- [AIM OF THE EXERCISE]:
For the material below, return exactly the lines starting at the line containing "A: Sequence-level." and ending at the line containing "genus: Tragelaphus", both ends included, and no others.

○ ○ ○ ○ ○ ○ ○

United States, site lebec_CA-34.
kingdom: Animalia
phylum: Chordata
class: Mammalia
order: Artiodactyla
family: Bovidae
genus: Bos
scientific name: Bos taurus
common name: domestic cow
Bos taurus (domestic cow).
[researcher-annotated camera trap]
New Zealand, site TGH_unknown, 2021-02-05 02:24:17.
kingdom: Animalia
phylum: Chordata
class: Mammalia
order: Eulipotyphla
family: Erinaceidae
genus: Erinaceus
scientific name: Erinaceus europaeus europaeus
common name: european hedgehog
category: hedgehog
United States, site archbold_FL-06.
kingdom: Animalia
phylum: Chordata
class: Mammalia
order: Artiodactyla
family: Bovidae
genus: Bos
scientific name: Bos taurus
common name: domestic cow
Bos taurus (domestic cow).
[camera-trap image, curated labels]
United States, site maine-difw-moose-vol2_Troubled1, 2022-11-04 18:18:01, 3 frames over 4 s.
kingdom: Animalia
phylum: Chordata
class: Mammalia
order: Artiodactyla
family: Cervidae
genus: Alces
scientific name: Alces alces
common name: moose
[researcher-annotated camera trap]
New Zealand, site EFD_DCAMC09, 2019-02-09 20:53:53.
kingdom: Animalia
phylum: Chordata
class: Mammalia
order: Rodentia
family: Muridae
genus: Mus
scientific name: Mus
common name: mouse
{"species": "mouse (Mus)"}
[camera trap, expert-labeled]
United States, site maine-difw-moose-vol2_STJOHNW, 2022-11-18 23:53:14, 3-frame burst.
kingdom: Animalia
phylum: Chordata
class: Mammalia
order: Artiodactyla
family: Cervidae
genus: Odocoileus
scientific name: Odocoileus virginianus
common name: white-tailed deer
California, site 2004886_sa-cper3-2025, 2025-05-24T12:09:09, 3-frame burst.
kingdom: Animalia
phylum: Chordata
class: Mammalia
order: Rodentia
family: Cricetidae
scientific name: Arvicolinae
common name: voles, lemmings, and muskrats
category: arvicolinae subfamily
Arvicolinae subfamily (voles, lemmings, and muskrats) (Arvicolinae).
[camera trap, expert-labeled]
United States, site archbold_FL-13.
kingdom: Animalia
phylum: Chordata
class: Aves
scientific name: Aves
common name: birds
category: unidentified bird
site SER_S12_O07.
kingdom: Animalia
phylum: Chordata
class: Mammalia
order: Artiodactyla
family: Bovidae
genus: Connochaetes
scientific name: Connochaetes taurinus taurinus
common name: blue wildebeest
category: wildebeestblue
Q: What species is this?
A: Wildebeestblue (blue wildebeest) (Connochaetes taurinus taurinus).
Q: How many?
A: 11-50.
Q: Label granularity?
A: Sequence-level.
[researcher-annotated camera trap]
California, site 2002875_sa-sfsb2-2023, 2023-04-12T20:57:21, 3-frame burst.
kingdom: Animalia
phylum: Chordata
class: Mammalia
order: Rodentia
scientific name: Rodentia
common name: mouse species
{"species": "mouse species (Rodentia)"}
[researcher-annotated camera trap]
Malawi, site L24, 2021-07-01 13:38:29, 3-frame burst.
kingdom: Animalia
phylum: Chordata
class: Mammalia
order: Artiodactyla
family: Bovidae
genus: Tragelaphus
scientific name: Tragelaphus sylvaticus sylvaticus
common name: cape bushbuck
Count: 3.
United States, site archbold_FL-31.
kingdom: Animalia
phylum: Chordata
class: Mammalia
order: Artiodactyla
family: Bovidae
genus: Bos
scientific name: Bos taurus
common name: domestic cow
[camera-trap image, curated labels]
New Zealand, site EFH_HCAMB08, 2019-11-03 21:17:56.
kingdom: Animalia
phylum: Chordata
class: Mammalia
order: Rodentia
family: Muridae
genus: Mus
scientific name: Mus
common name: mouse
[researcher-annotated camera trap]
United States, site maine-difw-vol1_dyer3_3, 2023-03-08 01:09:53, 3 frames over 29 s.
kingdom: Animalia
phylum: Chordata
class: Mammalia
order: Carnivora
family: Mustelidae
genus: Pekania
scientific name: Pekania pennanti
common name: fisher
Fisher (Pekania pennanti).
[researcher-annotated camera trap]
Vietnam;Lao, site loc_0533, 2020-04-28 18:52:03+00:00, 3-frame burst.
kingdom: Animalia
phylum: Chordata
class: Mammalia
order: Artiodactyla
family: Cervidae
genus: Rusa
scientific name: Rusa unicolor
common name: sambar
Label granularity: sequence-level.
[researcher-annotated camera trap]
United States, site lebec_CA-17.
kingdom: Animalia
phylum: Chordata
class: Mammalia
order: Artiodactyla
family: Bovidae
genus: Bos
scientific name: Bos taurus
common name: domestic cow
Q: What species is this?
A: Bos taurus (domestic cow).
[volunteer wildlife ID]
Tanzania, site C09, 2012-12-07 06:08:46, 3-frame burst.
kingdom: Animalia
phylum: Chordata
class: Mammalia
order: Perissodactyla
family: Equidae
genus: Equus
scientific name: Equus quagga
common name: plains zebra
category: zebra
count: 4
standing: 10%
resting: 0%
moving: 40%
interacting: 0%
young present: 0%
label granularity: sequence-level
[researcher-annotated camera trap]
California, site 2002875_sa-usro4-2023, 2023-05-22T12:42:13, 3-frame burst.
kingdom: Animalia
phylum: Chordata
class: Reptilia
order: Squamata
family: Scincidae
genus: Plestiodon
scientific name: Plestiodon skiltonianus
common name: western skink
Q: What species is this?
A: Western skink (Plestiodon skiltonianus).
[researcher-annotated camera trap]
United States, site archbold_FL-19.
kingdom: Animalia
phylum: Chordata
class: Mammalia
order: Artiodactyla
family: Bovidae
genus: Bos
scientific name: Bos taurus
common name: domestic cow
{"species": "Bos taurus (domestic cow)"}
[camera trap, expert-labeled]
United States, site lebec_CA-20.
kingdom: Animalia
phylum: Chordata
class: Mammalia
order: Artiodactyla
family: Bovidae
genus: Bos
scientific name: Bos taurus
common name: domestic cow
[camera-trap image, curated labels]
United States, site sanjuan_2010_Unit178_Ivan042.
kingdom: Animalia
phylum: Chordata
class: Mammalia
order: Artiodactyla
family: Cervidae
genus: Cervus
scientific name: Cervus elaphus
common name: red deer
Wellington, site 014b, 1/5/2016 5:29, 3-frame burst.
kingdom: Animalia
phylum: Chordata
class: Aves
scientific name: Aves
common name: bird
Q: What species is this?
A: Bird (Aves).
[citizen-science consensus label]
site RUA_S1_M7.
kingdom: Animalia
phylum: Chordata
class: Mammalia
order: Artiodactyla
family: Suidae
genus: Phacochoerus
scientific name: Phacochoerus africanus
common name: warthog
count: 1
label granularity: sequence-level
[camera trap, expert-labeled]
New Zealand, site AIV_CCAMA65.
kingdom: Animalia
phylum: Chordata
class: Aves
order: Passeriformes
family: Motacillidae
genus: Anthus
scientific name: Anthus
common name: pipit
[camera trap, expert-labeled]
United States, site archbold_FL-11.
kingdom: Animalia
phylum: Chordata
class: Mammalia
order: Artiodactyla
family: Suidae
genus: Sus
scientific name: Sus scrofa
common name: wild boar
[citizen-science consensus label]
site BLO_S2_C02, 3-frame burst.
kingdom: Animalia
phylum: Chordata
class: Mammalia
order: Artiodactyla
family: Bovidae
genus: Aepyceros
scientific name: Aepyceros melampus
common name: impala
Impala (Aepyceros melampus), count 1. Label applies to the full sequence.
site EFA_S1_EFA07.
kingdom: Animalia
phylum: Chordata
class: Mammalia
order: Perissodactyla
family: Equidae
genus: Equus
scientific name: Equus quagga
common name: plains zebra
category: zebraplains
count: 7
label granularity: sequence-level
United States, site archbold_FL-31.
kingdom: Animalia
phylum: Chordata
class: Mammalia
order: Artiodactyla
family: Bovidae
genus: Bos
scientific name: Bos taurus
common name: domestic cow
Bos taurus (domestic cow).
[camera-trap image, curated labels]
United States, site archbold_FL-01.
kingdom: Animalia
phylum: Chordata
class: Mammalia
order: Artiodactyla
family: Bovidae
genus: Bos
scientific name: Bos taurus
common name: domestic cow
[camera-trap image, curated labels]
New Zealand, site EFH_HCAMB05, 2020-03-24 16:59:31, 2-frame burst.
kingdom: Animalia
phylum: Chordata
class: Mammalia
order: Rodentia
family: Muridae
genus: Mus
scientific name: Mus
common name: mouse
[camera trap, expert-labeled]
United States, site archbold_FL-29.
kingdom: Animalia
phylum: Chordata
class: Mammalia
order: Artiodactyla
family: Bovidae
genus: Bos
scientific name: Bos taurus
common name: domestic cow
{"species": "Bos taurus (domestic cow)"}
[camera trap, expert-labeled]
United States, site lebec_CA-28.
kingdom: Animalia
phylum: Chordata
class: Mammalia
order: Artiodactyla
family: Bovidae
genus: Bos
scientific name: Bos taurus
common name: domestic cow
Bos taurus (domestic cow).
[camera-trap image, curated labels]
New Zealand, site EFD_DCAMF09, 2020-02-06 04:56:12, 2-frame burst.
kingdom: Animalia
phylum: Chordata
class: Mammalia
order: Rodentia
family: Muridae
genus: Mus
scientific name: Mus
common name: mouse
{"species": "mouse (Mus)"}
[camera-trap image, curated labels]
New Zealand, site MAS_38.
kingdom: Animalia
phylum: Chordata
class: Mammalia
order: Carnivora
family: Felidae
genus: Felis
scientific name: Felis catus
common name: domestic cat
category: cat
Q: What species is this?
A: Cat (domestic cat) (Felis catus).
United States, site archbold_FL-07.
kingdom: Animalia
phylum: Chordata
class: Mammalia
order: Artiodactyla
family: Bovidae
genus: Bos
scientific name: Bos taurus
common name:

○ ○ ○ ○ ○ ○ ○

- [TASK RESULT]:
A: Sequence-level.
[researcher-annotated camera trap]
California, site 2002875_sa-sfsb2-2023, 2023-04-12T20:57:21, 3-frame burst.
kingdom: Animalia
phylum: Chordata
class: Mammalia
order: Rodentia
scientific name: Rodentia
common name: mouse species
{"species": "mouse species (Rodentia)"}
[researcher-annotated camera trap]
Malawi, site L24, 2021-07-01 13:38:29, 3-frame burst.
kingdom: Animalia
phylum: Chordata
class: Mammalia
order: Artiodactyla
family: Bovidae
genus: Tragelaphus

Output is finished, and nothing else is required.